Turner and Darrah give stellar performances, each finding the essence of his character and bringing it to the fore. Georges is the less flashy of the pair, but Turner shows him to be a soft-hearted, stand-up guy. He makes a vibrant master of ceremonies for the nightclub and delivers his few songs with emotional depth, although he is not the strongest singer. The easy connection between Turner and Darrah makes their union convincing, whether they're fighting with each other, harmonizing, or making up. With just a hint of Nathan Lane in his interpretation, Darrah makes Albin/Zaza his own, capturing the insecurity, the humor, the inner diva, the motherly qualities, and the drama queen all rolled into one. He has a terrific voice and lots of opportunities to put it on display, but is most impressive in his full-throated version of "I Am What I Am," the iconic anthem at the end of act one.
Of all of the supporting players, the most colorful is Benz Atthakarunpan as Jacob, Albin's butler who insists he's a maid. In addition to donning some crazy costumes and wigs, his style of delivery is hysterical and he virtually steals every scene he's in. Robert Orzalli (Francis), the oft-injured stage manager at the club, dryly carries out his responsibilities while lusting after one of the Cagelles; Allyn Hunt (M. Renaud) and Margaret Felice (Mme. Renaud) are solid as the proprietors of the café; and Ellen Peterson (Jacqueline) deserves kudos for her manipulations with a smile and a song. Rounding out the cast as townspeople and club patrons are Madelyn Sproat, Maria Tramontozzi, Ian Costello, Conor Meehan, Nino Ruggeri, Anelise Allen, and Kat Murphy O'Connor.

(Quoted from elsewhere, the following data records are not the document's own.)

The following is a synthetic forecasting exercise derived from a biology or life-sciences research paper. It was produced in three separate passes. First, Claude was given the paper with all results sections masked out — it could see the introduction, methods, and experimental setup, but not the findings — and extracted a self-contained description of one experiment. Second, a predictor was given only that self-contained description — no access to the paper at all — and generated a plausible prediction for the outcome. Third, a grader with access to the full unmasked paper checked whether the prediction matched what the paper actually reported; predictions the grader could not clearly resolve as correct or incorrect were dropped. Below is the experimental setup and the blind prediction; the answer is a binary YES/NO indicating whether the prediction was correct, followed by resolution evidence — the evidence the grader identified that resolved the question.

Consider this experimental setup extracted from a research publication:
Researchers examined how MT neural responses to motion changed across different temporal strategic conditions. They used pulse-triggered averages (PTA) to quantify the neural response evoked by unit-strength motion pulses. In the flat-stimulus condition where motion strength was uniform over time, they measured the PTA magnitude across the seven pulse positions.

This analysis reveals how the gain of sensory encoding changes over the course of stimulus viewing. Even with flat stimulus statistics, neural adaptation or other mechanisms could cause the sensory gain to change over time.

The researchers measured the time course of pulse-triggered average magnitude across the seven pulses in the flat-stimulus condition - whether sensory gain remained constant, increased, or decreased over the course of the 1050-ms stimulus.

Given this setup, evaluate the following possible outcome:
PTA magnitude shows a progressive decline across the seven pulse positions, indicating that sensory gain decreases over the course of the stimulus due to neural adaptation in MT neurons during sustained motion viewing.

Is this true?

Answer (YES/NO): YES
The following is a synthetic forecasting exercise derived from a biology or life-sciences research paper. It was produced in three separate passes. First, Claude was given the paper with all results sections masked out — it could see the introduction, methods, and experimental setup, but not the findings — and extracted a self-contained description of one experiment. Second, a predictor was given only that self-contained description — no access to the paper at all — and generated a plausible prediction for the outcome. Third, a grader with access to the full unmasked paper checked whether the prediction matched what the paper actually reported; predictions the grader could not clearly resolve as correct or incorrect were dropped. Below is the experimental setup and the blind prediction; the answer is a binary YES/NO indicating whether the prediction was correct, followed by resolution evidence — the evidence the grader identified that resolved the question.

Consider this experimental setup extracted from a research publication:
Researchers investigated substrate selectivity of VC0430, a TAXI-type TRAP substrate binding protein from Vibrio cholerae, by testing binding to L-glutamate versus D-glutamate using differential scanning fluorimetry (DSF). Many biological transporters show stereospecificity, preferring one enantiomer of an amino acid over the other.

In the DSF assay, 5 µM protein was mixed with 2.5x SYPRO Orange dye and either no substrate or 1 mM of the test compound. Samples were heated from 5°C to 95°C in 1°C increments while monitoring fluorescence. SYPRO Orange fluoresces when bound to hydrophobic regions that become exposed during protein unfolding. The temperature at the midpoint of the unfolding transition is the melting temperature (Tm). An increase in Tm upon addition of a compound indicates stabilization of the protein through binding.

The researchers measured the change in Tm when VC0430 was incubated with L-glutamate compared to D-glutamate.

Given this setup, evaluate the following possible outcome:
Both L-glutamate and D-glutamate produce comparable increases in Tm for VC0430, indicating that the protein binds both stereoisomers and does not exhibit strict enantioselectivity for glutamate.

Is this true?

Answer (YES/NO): NO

Music Director/Conductor Dan Rodriguez and eight musicians do justice to the great Jerry Herman score, and Chebookjian's choreography brings it to life. David Allen Jeffrey's scenic design presents simple sets for the club, the apartment, and the town square, all augmented by David Wilson's lighting design. Most of the glamour, glitz, and glitter are provided by the original costumes designed by Matthew Wright. Robby Davis and Robert Luke Pelletier craft successful sound design, ensuring that all dialogue can be heard and the vocalists are not drowned out by the musical accompaniment.
One can easily get caught up in the great music, dancing, and costumes in La Cage aux Folles and just enjoy it as a very entertaining musical comedy. However, it is worth listening closely to the words of Harvey Fierstein's Tony Award-winning book and Herman's lyrics to be reminded that, at its core, this is really a story about love, family, and not being afraid to be who you are. In 2019, as in 1983, if we can live up to that credo, it may turn out to be "The Best of Times."